Problem statement
What is the number of lines in this listing that include "Zealand"? Answer with that number only.

━━━━━━

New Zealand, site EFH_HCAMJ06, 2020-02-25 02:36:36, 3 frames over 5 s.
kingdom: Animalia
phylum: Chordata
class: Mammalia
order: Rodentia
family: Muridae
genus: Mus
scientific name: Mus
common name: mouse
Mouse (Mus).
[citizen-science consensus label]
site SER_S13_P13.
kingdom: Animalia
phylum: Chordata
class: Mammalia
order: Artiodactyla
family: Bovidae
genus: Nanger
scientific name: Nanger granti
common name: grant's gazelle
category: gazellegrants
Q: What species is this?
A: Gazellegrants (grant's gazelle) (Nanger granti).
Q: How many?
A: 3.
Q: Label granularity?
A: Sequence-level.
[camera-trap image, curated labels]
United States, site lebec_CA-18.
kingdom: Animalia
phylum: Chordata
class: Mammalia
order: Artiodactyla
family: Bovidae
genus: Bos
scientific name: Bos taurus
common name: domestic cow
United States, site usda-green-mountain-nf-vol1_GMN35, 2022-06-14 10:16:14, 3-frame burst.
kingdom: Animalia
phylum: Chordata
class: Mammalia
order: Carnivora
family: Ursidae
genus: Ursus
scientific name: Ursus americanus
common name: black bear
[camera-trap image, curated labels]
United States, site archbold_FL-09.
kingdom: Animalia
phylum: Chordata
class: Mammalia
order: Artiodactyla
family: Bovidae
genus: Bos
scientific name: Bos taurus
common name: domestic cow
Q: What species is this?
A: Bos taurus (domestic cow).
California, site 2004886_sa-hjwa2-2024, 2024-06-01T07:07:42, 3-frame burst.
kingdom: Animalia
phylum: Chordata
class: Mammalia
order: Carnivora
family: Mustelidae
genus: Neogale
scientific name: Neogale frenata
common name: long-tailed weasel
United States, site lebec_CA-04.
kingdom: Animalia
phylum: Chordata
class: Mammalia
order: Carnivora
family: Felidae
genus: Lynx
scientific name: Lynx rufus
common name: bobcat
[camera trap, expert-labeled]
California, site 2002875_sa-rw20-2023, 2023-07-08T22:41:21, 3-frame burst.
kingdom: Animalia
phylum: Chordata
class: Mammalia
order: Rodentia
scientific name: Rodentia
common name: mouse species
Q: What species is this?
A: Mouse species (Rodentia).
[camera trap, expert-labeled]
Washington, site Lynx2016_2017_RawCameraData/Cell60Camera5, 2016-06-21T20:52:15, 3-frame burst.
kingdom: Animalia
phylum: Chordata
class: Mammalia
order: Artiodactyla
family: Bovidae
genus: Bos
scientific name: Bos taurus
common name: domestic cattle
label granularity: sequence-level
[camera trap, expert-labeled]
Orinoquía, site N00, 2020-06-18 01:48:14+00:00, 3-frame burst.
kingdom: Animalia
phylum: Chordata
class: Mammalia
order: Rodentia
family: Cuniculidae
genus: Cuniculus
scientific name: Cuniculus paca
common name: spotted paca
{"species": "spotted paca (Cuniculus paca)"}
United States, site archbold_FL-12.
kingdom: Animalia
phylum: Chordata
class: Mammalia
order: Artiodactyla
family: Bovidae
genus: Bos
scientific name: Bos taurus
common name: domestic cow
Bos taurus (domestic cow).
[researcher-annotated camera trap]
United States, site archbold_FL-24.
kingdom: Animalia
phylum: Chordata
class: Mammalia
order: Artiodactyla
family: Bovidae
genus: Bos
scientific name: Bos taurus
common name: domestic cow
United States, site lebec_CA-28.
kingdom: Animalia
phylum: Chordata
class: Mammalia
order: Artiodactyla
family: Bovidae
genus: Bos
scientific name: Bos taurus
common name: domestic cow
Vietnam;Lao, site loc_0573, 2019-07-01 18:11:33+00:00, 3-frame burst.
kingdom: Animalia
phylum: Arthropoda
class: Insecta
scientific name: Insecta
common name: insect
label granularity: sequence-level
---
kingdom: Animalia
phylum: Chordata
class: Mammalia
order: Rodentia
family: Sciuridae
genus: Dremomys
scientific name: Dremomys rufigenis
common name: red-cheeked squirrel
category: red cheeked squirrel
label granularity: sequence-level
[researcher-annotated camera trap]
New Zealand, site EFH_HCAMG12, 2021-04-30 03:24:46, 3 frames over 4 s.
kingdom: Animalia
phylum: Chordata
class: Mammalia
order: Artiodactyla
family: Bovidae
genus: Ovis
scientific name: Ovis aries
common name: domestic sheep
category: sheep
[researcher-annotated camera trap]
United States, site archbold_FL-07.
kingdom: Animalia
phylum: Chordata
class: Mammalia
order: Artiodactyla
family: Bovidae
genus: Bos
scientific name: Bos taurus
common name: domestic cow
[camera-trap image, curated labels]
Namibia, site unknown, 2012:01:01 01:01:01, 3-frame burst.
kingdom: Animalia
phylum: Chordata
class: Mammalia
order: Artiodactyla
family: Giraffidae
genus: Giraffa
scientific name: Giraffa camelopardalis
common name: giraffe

━━━━━━

Answer box
2